225
Views
2
CrossRef citations to date
0
Altmetric
Multivariate and Dependent Data

Improving Spectral Clustering Using the Asymptotic Value of the Normalized Cut

Pages 980-992 | Received 12 Jan 2018, Accepted 03 Mar 2019, Published online: 20 May 2019
 

Abstract

Spectral clustering (SC) is a popular and versatile clustering method based on a relaxation of the normalized graph cut objective. Despite its popularity, selecting the number of clusters and tuning the important scaling parameter remain challenging problems in practical applications of SC. Popular heuristics have been proposed, but corresponding theoretical results are scarce. In this article, we investigate the asymptotic value of the normalized cut for an increasing sample assumed to arise from an underlying probability distribution. Based on this, we find strong connections between spectral and density clustering. This enables us to provide recommendations for selecting the number of clusters and setting the scaling parameter in a data driven manner. An algorithm inspired by these recommendations is proposed, which we have found to exhibit strong performance in a range of applied domains.
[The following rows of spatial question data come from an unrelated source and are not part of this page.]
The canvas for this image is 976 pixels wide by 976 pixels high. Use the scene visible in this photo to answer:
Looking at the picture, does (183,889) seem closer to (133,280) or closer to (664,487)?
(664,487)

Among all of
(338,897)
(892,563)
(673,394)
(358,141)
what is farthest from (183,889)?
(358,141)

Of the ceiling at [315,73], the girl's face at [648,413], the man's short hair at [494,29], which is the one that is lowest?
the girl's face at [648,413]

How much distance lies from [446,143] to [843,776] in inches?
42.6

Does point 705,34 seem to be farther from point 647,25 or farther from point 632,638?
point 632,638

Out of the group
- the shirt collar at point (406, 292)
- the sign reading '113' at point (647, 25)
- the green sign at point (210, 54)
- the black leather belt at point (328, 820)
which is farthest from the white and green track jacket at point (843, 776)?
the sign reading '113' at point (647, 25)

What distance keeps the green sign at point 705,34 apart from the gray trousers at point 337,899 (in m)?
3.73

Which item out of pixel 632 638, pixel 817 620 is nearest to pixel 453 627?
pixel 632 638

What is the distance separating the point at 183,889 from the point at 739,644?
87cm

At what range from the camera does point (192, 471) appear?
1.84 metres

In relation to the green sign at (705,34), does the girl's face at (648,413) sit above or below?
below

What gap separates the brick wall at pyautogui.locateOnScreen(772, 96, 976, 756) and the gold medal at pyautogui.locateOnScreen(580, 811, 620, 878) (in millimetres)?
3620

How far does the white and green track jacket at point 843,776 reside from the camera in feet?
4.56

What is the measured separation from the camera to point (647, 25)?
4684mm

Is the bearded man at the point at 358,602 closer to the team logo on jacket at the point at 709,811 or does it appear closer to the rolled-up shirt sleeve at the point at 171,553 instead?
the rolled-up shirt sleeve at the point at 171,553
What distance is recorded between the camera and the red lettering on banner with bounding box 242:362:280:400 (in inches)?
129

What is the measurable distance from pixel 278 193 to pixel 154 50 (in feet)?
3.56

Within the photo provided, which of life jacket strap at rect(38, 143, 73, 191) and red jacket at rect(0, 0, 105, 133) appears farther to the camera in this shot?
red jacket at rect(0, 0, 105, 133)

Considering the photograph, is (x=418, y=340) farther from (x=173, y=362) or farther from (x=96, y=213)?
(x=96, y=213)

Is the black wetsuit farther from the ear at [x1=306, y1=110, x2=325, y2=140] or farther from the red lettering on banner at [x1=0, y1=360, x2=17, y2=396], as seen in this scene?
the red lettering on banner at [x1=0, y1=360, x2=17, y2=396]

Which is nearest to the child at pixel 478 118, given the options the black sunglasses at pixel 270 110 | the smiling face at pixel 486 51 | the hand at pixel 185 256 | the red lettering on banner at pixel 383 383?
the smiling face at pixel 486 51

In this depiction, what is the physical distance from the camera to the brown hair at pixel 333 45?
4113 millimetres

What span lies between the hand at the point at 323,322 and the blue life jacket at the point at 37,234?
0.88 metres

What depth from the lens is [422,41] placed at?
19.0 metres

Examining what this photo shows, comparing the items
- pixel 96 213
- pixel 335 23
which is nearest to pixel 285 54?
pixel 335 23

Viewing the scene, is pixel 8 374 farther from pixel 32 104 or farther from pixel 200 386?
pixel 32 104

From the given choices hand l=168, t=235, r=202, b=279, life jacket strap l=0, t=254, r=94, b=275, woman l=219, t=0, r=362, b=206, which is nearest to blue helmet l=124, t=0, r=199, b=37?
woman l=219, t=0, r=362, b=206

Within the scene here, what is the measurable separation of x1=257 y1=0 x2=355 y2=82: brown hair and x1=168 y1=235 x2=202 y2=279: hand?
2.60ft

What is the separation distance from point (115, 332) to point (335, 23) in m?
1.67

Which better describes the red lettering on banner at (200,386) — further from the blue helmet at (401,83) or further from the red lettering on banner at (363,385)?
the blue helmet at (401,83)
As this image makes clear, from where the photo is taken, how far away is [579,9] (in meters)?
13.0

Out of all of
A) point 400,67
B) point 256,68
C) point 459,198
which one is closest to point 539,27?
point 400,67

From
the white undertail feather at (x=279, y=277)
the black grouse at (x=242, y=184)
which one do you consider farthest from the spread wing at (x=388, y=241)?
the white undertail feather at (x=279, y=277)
An R implementation of the algorithm is available from https://github.com/DavidHofmeyr/spuds. Supplementary materials for this article are available online.

Acknowledgments

The author thanks Dr. Nicos Pavlidis for his valuable comments on this work. He is also very grateful to the anonymous reviewers, whose recommendations have led to substantial improvements in the quality of the work.

Notes

1 We use the implementation provided by the authors, taken from http://www.vision.caltech.edu/lihi/Demos/SelfTuningClustering.html.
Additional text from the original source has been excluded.